» **Фрагмент текста**:
В ряде произведений 1970-х годов нравственный максимализм уже предстает без прежнего романтического ореола. Читаем ли мы незамысловатую психологическую повесть Сергея Петрова "Память о розовой лошади" (1978) или сложный философский роман Миколаса Слуцкиса "На исходе дня" (1976), смотрим ли спектакль по пьесе Георгия Полонского (автора сценария известного фильма "Доживем до понедельника") "Репетитор" (1977), везде обнаруживается, что нравственный максимализм недостаточно человечен.

» **Записи для проверки**:
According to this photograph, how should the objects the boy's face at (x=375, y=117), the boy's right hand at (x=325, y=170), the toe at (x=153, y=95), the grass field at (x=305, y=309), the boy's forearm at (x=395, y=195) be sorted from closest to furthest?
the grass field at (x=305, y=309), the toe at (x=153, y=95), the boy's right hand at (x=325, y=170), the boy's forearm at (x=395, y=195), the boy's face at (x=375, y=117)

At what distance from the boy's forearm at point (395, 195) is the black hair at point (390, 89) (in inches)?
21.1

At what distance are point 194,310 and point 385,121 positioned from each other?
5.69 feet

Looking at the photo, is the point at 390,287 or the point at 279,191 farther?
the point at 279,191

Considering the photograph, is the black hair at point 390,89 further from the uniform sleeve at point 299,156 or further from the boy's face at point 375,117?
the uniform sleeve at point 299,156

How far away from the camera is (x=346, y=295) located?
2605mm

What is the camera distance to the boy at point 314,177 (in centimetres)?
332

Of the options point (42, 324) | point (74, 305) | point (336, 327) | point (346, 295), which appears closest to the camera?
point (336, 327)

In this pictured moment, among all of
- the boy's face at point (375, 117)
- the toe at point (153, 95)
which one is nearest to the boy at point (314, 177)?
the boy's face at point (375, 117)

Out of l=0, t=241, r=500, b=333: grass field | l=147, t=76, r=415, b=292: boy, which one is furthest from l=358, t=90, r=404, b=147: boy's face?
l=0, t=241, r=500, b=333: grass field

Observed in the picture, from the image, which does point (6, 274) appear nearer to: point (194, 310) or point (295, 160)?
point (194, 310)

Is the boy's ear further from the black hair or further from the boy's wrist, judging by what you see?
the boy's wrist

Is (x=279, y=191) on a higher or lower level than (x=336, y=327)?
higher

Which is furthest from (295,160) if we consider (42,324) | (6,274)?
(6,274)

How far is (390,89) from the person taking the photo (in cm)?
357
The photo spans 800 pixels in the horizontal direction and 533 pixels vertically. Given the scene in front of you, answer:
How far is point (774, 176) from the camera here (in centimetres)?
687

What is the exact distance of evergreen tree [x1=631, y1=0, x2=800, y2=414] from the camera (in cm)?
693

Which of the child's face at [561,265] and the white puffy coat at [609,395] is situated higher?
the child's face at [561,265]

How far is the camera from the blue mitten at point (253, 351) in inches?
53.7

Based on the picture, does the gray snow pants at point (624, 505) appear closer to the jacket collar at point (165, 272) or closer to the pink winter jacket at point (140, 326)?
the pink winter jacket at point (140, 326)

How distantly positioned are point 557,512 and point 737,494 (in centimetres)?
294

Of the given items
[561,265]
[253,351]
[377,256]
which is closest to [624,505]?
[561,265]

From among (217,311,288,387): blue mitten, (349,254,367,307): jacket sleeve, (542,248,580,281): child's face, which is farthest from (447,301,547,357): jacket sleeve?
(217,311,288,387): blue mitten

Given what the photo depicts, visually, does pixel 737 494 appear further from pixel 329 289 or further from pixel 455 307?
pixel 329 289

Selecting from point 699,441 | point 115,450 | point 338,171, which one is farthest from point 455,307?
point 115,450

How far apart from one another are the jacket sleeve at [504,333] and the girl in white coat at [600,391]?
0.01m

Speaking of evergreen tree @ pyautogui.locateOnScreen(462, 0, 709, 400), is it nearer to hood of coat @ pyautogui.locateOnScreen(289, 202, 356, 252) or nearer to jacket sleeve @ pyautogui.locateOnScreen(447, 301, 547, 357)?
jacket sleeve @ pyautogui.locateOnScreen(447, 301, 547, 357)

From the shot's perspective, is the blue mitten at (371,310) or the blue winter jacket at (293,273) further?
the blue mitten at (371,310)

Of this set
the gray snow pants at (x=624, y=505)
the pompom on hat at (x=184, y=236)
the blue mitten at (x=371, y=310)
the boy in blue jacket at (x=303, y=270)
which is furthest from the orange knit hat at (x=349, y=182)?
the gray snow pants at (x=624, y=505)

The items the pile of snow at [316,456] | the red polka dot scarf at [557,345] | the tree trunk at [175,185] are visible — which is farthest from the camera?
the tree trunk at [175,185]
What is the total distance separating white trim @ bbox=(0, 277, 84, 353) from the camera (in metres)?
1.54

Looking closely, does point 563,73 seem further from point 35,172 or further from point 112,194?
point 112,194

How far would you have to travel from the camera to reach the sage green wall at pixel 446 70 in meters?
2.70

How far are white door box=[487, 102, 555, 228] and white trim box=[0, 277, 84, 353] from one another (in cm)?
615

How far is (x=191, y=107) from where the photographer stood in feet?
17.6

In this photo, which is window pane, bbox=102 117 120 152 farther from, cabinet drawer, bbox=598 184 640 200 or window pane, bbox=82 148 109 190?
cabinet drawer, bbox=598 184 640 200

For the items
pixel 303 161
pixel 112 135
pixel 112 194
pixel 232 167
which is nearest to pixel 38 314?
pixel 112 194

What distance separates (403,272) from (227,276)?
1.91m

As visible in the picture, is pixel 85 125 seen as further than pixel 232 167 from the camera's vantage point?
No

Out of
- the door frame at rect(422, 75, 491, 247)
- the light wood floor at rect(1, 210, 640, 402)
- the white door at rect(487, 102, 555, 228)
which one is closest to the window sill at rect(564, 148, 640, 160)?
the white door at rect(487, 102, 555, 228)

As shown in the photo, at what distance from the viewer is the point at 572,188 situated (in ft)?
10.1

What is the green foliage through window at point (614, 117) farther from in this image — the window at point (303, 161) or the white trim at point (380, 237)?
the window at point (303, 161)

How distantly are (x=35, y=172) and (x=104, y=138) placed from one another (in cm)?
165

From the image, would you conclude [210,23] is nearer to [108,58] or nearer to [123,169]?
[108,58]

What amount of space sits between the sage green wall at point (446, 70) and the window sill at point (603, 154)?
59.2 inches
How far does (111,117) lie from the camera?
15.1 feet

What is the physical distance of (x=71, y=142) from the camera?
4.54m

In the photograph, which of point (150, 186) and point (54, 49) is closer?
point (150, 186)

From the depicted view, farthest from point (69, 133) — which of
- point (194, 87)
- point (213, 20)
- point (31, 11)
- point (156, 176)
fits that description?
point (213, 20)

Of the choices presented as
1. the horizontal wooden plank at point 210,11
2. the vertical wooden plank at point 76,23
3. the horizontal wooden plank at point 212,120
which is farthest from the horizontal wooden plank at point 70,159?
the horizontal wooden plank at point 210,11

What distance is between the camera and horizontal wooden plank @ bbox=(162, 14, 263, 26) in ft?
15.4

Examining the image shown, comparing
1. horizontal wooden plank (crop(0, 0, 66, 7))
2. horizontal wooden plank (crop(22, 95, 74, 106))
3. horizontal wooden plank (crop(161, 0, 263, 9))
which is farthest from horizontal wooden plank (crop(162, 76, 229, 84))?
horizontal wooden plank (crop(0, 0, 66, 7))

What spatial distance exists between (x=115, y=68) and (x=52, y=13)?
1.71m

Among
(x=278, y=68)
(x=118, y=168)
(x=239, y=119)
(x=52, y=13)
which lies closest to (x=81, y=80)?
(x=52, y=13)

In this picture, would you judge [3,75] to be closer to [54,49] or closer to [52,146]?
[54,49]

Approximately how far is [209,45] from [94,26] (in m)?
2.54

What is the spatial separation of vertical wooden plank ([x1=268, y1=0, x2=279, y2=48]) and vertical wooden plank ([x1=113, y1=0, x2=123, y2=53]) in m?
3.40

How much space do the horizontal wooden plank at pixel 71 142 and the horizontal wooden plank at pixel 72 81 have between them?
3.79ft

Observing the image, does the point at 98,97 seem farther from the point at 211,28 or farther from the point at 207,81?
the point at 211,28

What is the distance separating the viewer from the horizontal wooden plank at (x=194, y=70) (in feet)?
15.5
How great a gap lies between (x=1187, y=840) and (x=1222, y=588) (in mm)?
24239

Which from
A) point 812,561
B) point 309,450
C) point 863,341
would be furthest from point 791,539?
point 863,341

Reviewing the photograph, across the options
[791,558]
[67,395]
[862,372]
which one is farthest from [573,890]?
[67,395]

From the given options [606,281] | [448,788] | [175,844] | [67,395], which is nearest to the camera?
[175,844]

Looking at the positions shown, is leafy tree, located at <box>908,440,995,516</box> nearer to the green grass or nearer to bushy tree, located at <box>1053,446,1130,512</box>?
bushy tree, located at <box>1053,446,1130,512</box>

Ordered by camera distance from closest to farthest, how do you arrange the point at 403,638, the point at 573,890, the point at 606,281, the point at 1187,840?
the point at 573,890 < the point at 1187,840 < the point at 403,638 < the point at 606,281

» **Задание**: Перепишите целиком, слово в слово, фрагмент о нравственном максимализме в произведениях 1970-х годов.

» **Ответ**:
В ряде произведений 1970-х годов нравственный максимализм уже предстает без прежнего романтического ореола. Читаем ли мы незамысловатую психологическую повесть Сергея Петрова "Память о розовой лошади" (1978) или сложный философский роман Миколаса Слуцкиса "На исходе дня" (1976), смотрим ли спектакль по пьесе Георгия Полонского (автора сценария известного фильма "Доживем до понедельника") "Репетитор" (1977), везде обнаруживается, что нравственный максимализм недостаточно человечен.